(TASK TO CARRY OUT): Output exactly the span of lines beginning with the one that holds "class: Mammalia" and ending with the last line of the data below.

Stored items:
-=-=-=-=-

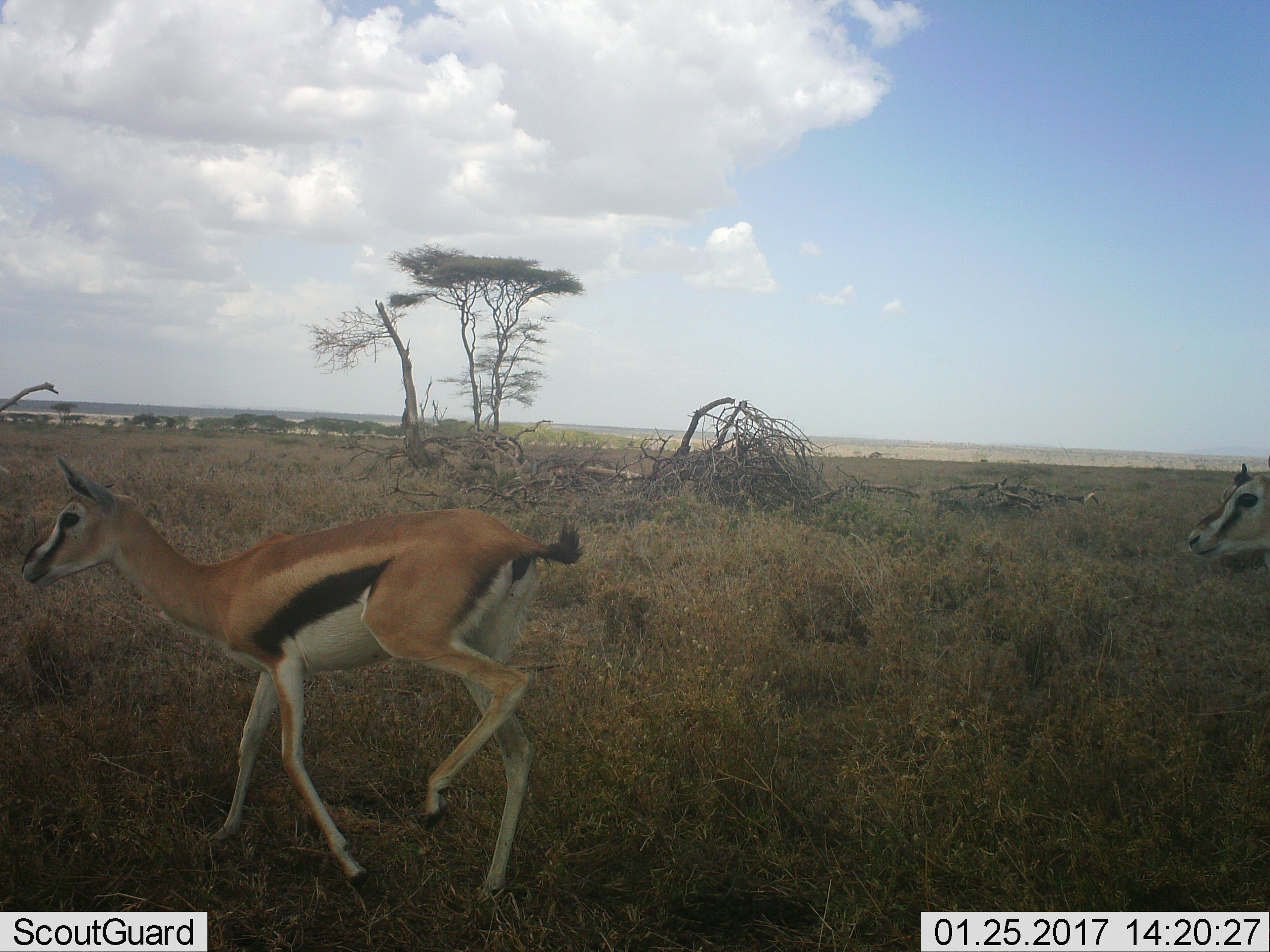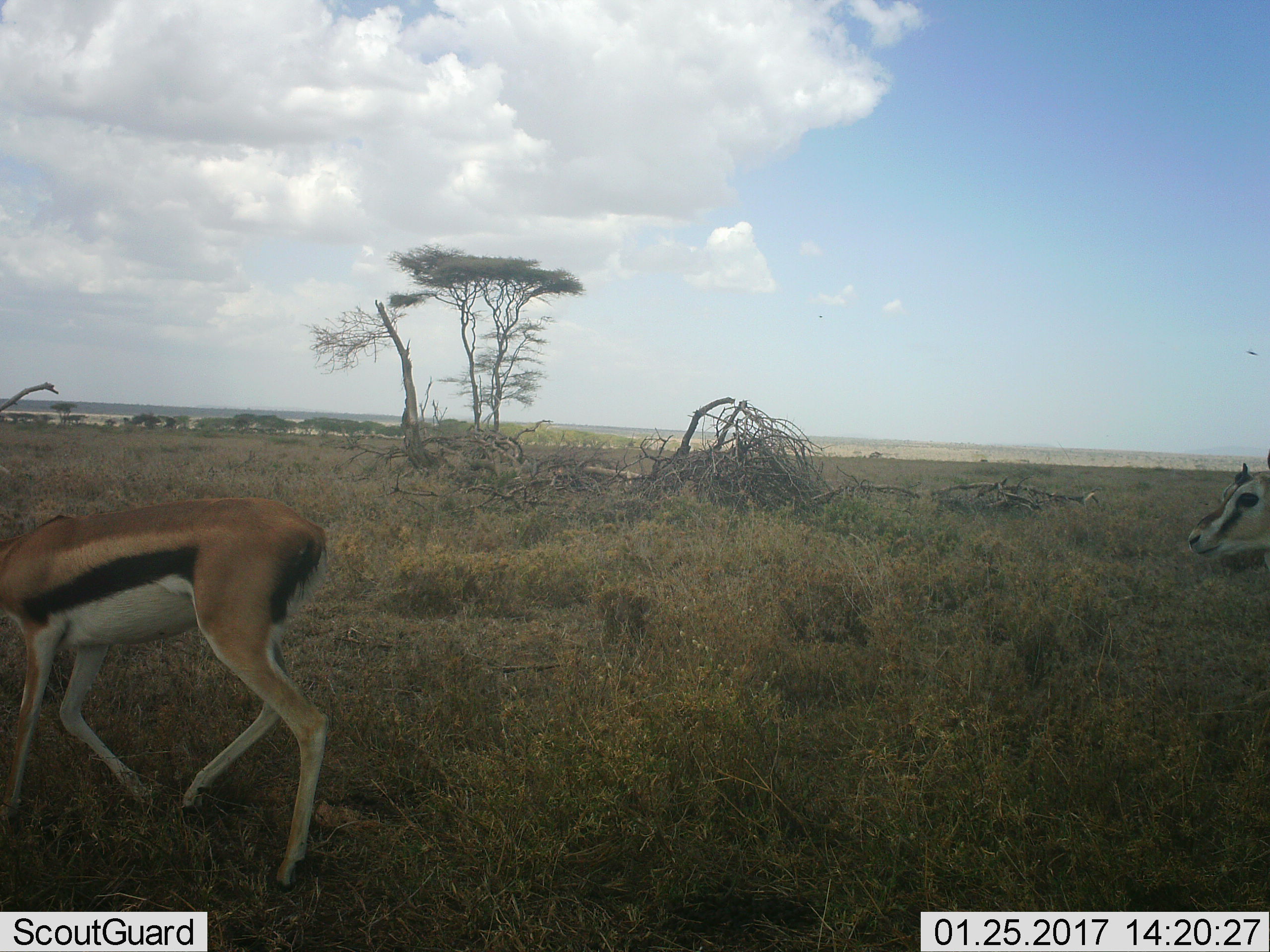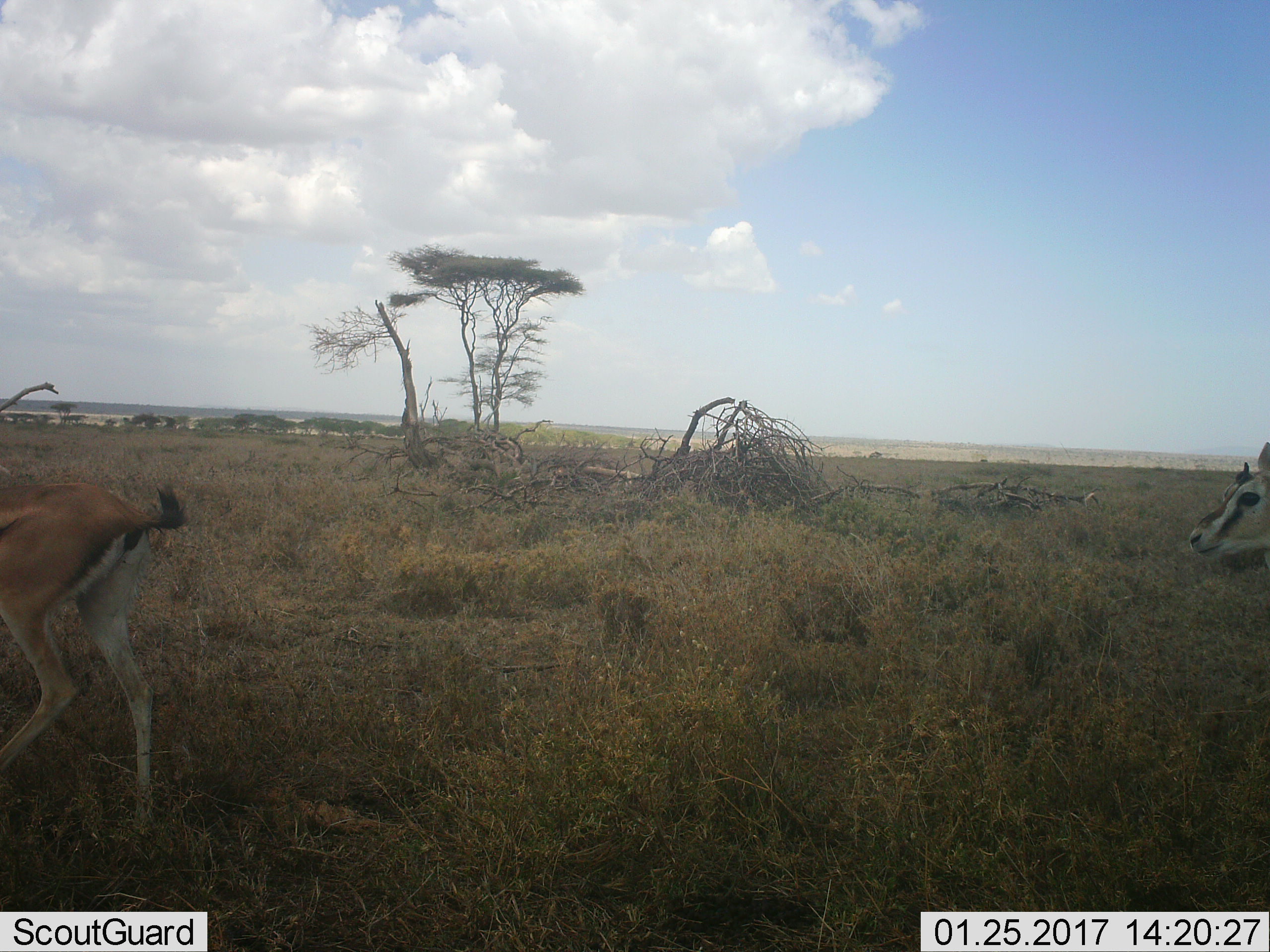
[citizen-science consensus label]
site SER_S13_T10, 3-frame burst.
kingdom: Animalia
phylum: Chordata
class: Mammalia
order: Artiodactyla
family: Bovidae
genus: Eudorcas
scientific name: Eudorcas thomsonii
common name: thomson's gazelle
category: gazellethomsons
Gazellethomsons (thomson's gazelle) (Eudorcas thomsonii), count 2. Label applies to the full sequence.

-=-=-=-=-

(WRITTEN ANSWER):
class: Mammalia
order: Artiodactyla
family: Bovidae
genus: Eudorcas
scientific name: Eudorcas thomsonii
common name: thomson's gazelle
category: gazellethomsons
Gazellethomsons (thomson's gazelle) (Eudorcas thomsonii), count 2. Label applies to the full sequence.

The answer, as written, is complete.